> _WORK TO DO_
1) Name each indirect cost that the accounting policy notes include in the capitalized cost of property and plant additions.
2) Write the next portion of the accounting policy notes, picking up after the sentence on unamortized conservation costs in Maryland and the District of Columbia.

> _SUPPLIED PASSAGE_

PCI investments in equipment under operating leases are
stated at cost less accumulated depreciation, except that assets
held for disposal are carried at estimated fair value less
estimated costs to sell. Depreciation is recorded on a straight
line basis over the equipment's estimated useful life. No
depreciation is taken on assets held for disposal.
Property and Plant
- ------------------
The cost of additions to, and replacements or betterments
of, retirement units of property and plant is capitalized. Such
cost includes material, labor, the capitalization of an Allowance
for Funds Used During Construction (AFUDC) and applicable
indirect costs, including engineering, supervision, payroll taxes
and employee benefits. The original cost of depreciable units of
plant retired, together with the cost of removal, net of salvage,
is charged to accumulated depreciation. Routine repairs and
maintenance are charged to operating expenses as incurred.
The Company uses separate depreciation rates for each
electric plant account. The rates, which vary from jurisdiction
to jurisdiction, were equivalent to a system-wide composite
depreciation rate of approximately 3.1% for 1996, 1995 and 1994.
Conservation
- ------------
In general, the Company accounts for conservation
expenditures in connection with its DSM program as a deferred
charge, and amortizes the costs over five years in Maryland and
10 years in the District of Columbia. At March 31, 1996,
unamortized conservation costs totaled $103.4 million in Maryland
and $131.1 million in the District of Columbia.

[Data drawn from a collection]

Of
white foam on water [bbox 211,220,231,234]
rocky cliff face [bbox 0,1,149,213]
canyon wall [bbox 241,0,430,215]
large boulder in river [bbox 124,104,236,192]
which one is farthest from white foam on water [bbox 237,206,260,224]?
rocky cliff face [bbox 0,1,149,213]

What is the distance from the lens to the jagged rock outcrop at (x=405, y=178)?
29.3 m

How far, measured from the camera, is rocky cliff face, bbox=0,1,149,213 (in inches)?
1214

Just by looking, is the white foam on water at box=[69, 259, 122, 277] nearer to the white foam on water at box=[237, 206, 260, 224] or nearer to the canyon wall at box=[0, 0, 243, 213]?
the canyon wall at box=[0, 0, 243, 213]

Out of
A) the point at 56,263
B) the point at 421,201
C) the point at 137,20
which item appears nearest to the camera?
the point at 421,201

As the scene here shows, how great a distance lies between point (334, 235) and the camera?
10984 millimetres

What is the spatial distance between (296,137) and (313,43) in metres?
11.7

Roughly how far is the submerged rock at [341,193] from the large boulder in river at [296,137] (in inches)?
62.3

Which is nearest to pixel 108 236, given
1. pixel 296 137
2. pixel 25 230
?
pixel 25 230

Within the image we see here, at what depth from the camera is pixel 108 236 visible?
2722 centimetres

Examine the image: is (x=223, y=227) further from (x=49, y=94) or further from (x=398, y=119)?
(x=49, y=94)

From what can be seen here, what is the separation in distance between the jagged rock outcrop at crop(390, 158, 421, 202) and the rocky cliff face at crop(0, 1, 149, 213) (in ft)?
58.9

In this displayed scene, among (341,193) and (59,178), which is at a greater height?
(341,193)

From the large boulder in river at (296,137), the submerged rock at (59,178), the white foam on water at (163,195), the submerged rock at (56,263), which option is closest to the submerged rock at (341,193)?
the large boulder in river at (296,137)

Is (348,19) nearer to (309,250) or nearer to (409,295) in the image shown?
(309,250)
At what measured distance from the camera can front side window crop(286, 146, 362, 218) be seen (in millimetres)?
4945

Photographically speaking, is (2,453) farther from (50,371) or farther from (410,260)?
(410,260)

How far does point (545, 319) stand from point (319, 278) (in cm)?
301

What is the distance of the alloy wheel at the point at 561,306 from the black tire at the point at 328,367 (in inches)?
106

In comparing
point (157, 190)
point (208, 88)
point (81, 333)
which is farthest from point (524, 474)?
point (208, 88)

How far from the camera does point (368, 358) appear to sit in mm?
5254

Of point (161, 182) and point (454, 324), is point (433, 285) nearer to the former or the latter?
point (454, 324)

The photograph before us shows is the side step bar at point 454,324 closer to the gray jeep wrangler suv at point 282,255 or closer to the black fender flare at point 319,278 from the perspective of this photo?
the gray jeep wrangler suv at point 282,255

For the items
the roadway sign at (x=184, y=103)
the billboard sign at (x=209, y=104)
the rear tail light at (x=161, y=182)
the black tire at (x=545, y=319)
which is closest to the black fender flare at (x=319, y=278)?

> _IN RESPONSE_
1) Engineering, supervision, payroll taxes, employee benefits

2)
7
Allowance for Funds Used During Construction and Capital Cost
- -------------------------------------------------------------
Recovery Factor
---------------
In general, the Company capitalizes AFUDC with respect to
investments in Construction Work in Progress with the exception
of expenditures required to comply with federal, state or local
environmental regulations (pollution control projects), which are
included in rate base without capitalization of AFUDC. The
Company accrues a CCRF on the retail jurisdictional portion of
certain pollution control projects related to compliance with the
Clean Air Act (CAA). The base for calculating this return is the
amount by which the retail jurisdictional CAA expenditure balance
exceeds the CAA balance included in rate base in the Company's
most recently completed base rate proceeding. The CCRF rates for
Maryland and the District of Columbia are 9.46% and 9.09%,
respectively.
The jurisdictional AFUDC capitalization rates are determined
as prescribed by the FERC. The effective capitalization rates
were approximately 7.3%, compounded semi-annually, for the three
months ended March 31, 1996, and approximately 7.9% in 1995 and
7.6% in 1994, compounded semi-annually.
Amortization of Debt Issuance and Reacquisition Costs
- -----------------------------------------------------
The Company defers and amortizes expenses incurred in
connection with the issuance of long-term debt, including
premiums and discounts associated with such debt, over the lives
of the respective issues. Costs associated with the
reacquisition of debt are also deferred and amortized over the
lives of the new issues.
Cash and Cash Equivalents
- -------------------------
For purposes of the consolidated financial statements, cash
and cash equivalents include cash on hand, money market funds and
commercial paper with maturities of three months or less.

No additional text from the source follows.